Amélie était dans sa treizième année ; sa taille était souple et élancée ; son corset laissait déjà voir de légères ondulations ; la cire est moins blanche qu’étaient ses épaules grasses et arrondies ; de longs cheveux blonds flottaient en touffes dorées sur son cou ou se déroulaient légers chaque côté de ses joues où souriaient les roses de son printemps. L’humidité de ses beaux yeux bleus contrastait singulièrement avec le sourire habituel de ses lèvres et décelait à la fois l’innocence et le contentement de son âme en lui donnant un certain air de mélancolie.
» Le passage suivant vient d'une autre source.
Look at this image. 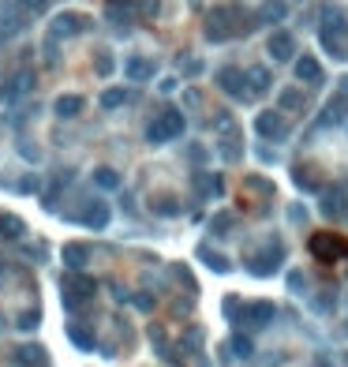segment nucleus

Quand elle dansait avec son frère, nu pieds sur la mousse verte du bocage, on aurait dit la fille de Latone, conduisant le chœur des grâces dans les vallons sacrés de l’ancienne Grèce.

Pierre était d’une complexion plus forte qu’un jeune homme de seize ans sur les bancs d’un collège ; sa taille dépassait celle d’Amélie ; un sang pur et fort colorait son teint brun, une douceur extrême se peignait dans ses yeux et sur son front, qu’ombrageaient les boucles d’une chevelure d’ébène ; sa bouche d’une attitude grave ne paraissait sourire que pour Amélie, pour Amélie, qui était la moitié de son cœur, pour Amélie qu’il aimait plus que lui même ; jamais les échos du vallon ne répétaient les sons doucereux de sa flûte, si elle n’était à ses côtés pour l’encourager d’un geste, d’un regard, et l’accompagner de sa voix fine et vibrante.
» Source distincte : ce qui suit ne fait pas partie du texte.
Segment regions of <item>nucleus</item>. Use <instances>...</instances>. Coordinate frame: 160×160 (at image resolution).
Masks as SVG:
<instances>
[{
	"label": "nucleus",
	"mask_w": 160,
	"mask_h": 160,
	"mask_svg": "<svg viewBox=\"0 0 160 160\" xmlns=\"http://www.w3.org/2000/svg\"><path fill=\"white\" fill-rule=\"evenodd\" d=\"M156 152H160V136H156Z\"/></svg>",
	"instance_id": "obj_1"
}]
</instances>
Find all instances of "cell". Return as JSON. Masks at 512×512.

Ces jeunes créatures voyait s’écouler au milieu de leurs bons parents des jours de bonheur et de sécurité. Ni le désir des vaines richesses, ni l’envie, ni l’avarice, qui ronge et dévore sans cesse l’âme de ses vils et misérables courtisans ne troublaient jamais cette heureuse famille. Le mensonge et la médisance étaient bannis de leur conversation ; la vérité, que ne peuvent abattre, ni les forces de la puissance, ni l’or des égoïstes, la vérité seule sortait de leur bouche. Servir Dieu, vivre en paix avec ses ennemis et secourir les malheureux étaient leur unique devise.

Le dimanche, sitôt que la fontaine brillait des mille couleurs de l’arc-en-ciel sous les feux horizontaux du soleil levant et que l’hirondelle, en gazouillant, rasait d’une aile rapide, son nid glaiseux sous la fenêtre du chaume, Pierre et Amélie ajustaient leurs habits commodes, propres, mais sans luxe, et s’acheminaient avec Léopold et Clothilde vers l’Église de Québec pour y entendre l’office divin. Qu’il faisait beau de voir ces deux jeunes enfants agenouillés devant l’autel sacré du Seigneur, écoutant dans une sainte extase les paroles graves et religieuses du prêtre redisant sous les voûtes du saint temple, devant une assemblée de fidèles chrétiens, comment Dieu, la suprême bonté, voulut expirer au milieu des plus affreuses souffrances, des tourments les plus inouïs, pour les péchés des hommes, pour nous autres hommes que le moindre souffle de sa juste colère pourrait réduire en un, je ne sais quoi, en un rien. Pierre et Amélie ne revenaient jamais de l’Église sans distribuer aux pauvres mille présents qu’ils avaient toujours soin d’apporter avec eux ; il leur arrivait même assez souvent de se dépouiller de leurs habits pour en couvrir quelques misérables que la nudité retenait relégués loin des yeux du monde et de la douce lumière du jour. Ces bienfaits ne restaient pas sans récompense, et, qui pourrait en douter, où a-t-on vu la charité être ensevelie dans le silence de l’oubli ? Pierre et Amélie ne pouvaient passer par le chemin qui conduisait à la capitale, sans être comblés de souhaits heureux par ces pauvres gens qui allaient (et ce qui arrivait souvent) jusqu’à les porter à leur habitation sur des branches d’érables, qu’ils arrangeaient en forme de berceau, orné partout de guirlandes de fleurs et de fruits nouveaux.

Qu’ils sont heureux ceux qui savent faire le bien ! ils attirent sur eux la bénédiction du ciel, et ils ont l’amitié des gens qui ne savent pas feindre, des gens qui ne s’affublent jamais du manteau fétide et empesté de l’hypocrisie.